● **Recorded data**
++++++
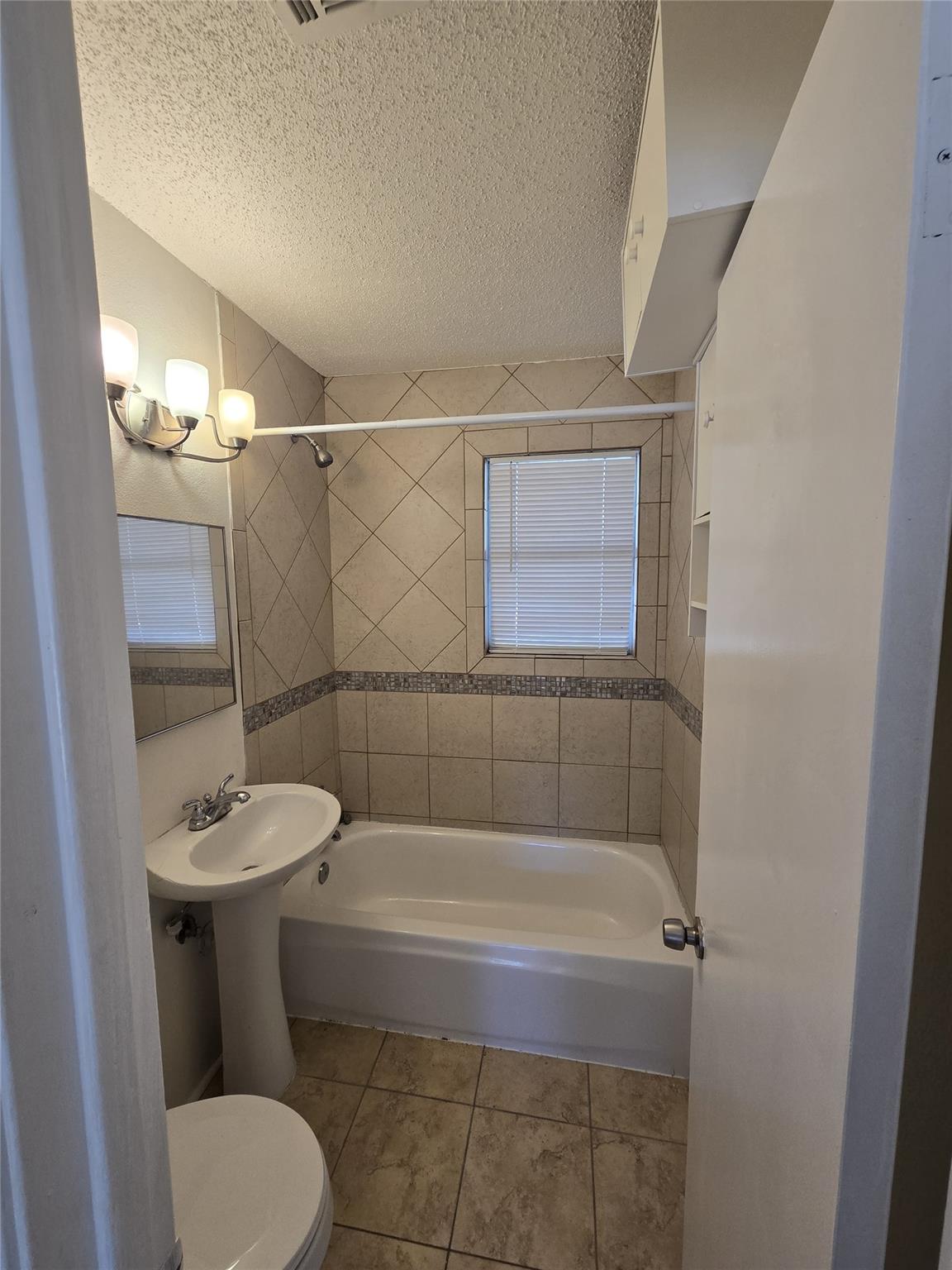 View 6905 Bennett Ave in St Johns College Add 6905 Bennett Ave - property photo 1 - Luxury home in St Johns College Add, Austin, TX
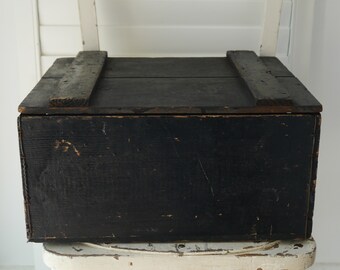 Vintage Wooden Lidded Crate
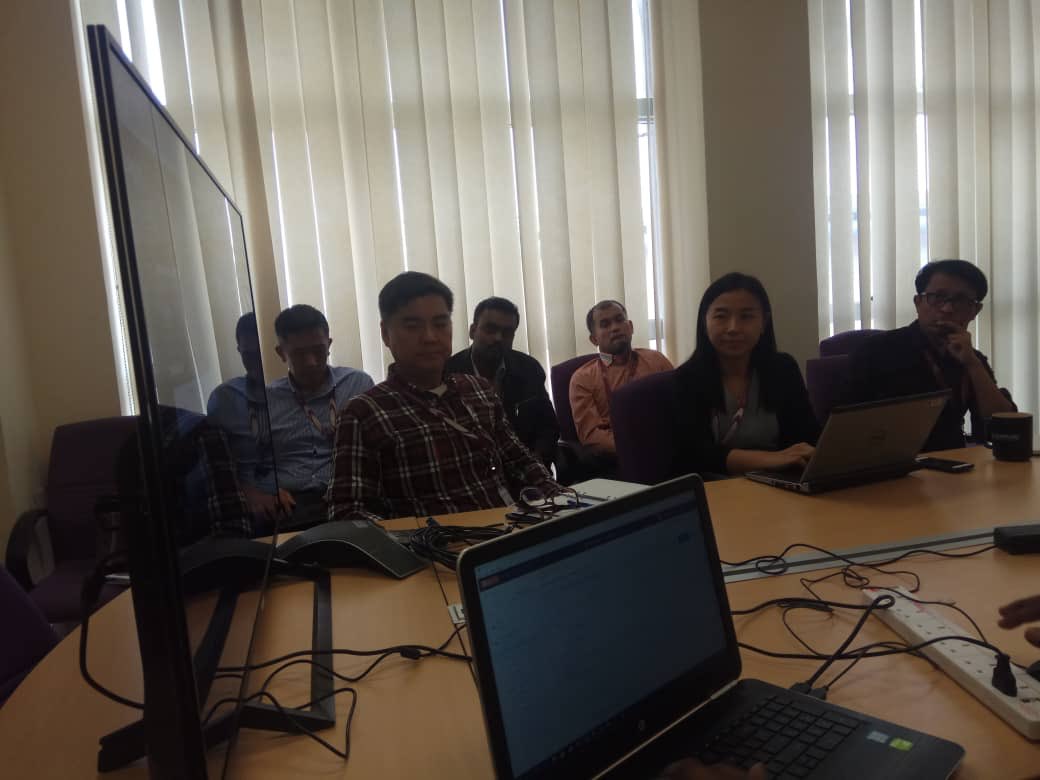 JutraCPKA's tweet photo. Mesyuarat Pra-Sprint Review Projek Pembangunan Sistem RMN ILS #RMNEngineering @izam3369 @tldm_rasmi https://t.co/qft4VCiIbD
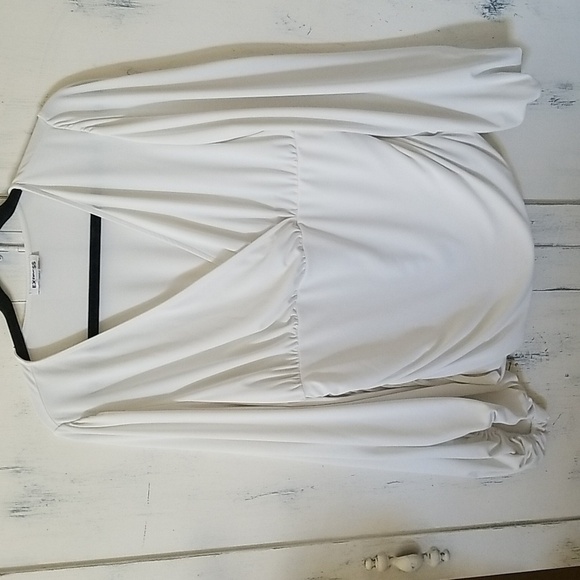 Express White Blouse sz, Lg - Picture 1 of 4
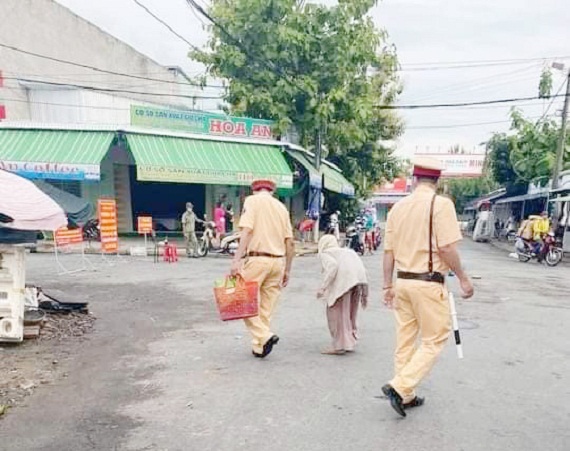 Hành động "đốn tim" cộng đồng mạng của 2 cán bộ CSGT Cần Thơ giữa đại dịch COVID-19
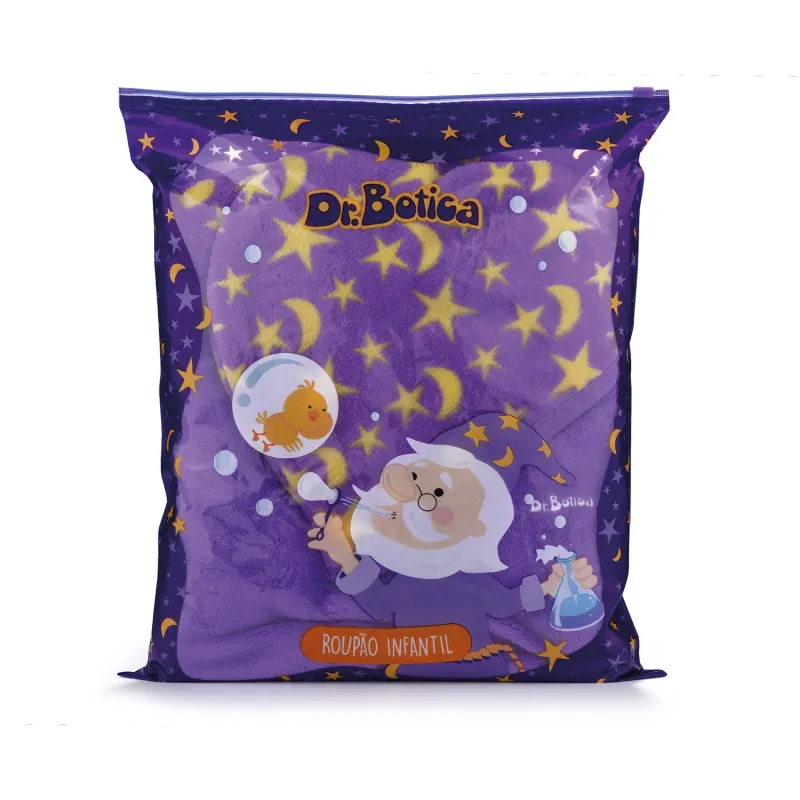 Embalagem roxa com estrelas e luas amarelas, contendo roupão infantil da marca Dr. Botica com ilustrações de personagens.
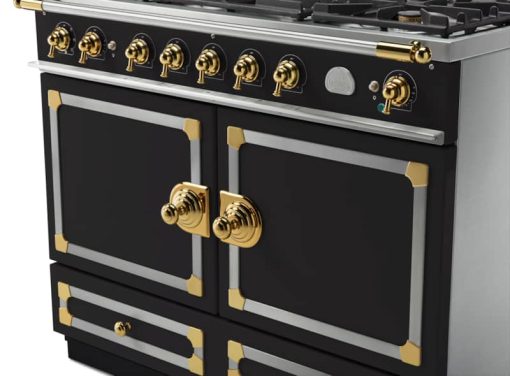 La Cornue CornuFe 110 43" Matte Black With Polished Brass Dual Fuel Range - Image 3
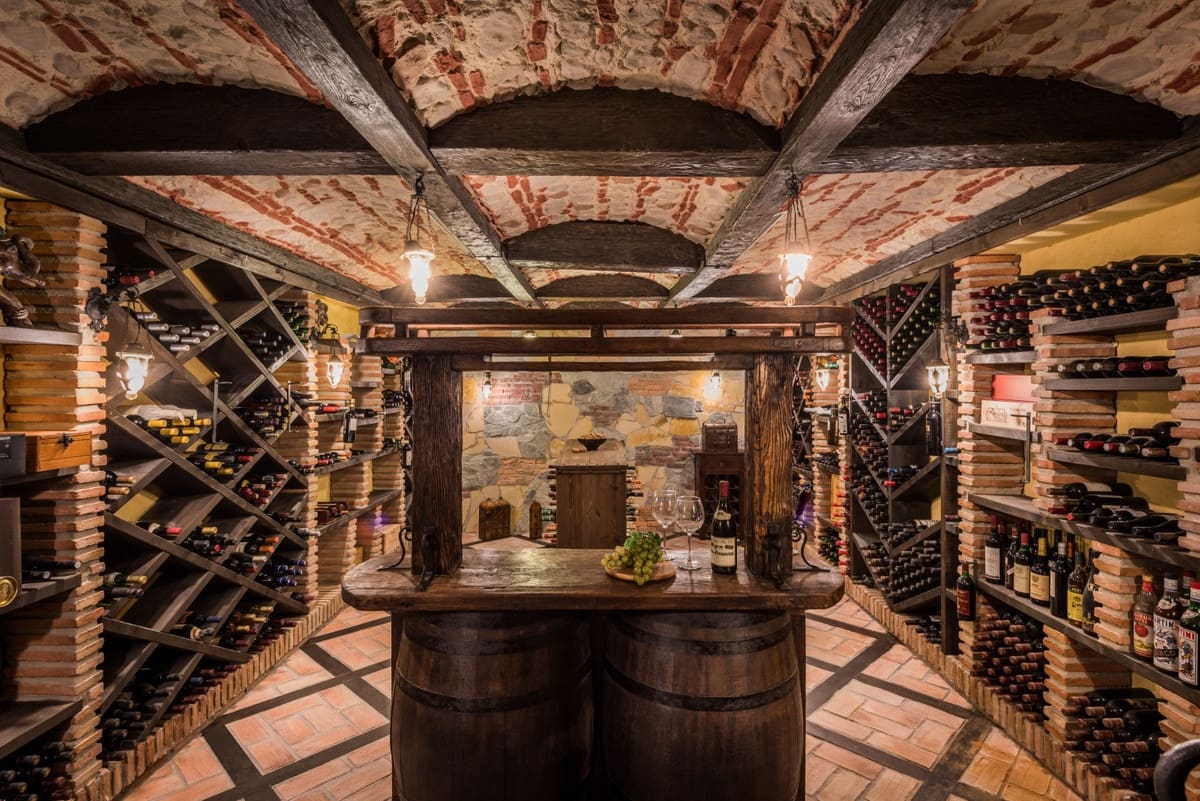 8 sovrum Villa till salu i Nueva Andalucia med pool - 11 950 000 € (Ref: 8442068)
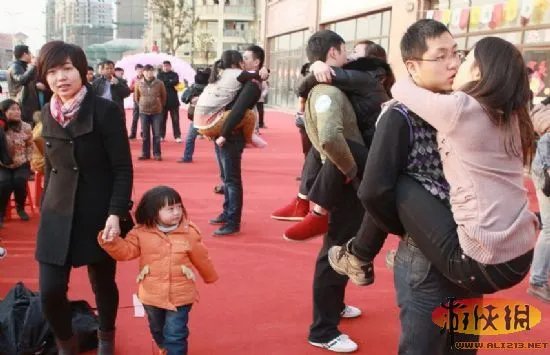 “接吻”马拉松？合肥上演接吻大赛多人晕倒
++++++
● **About this exercise**
The lines to write out are those from the first line of the listing above through the line bearing "đại dịch COVID-19", both included, copied exactly with pictures dropped.

● **Problem solution**
 View 6905 Bennett Ave in St Johns College Add 6905 Bennett Ave - property photo 1 - Luxury home in St Johns College Add, Austin, TX
 Vintage Wooden Lidded Crate
 JutraCPKA's tweet photo. Mesyuarat Pra-Sprint Review Projek Pembangunan Sistem RMN ILS #RMNEngineering @izam3369 @tldm_rasmi https://t.co/qft4VCiIbD
 Express White Blouse sz, Lg - Picture 1 of 4
 Hành động "đốn tim" cộng đồng mạng của 2 cán bộ CSGT Cần Thơ giữa đại dịch COVID-19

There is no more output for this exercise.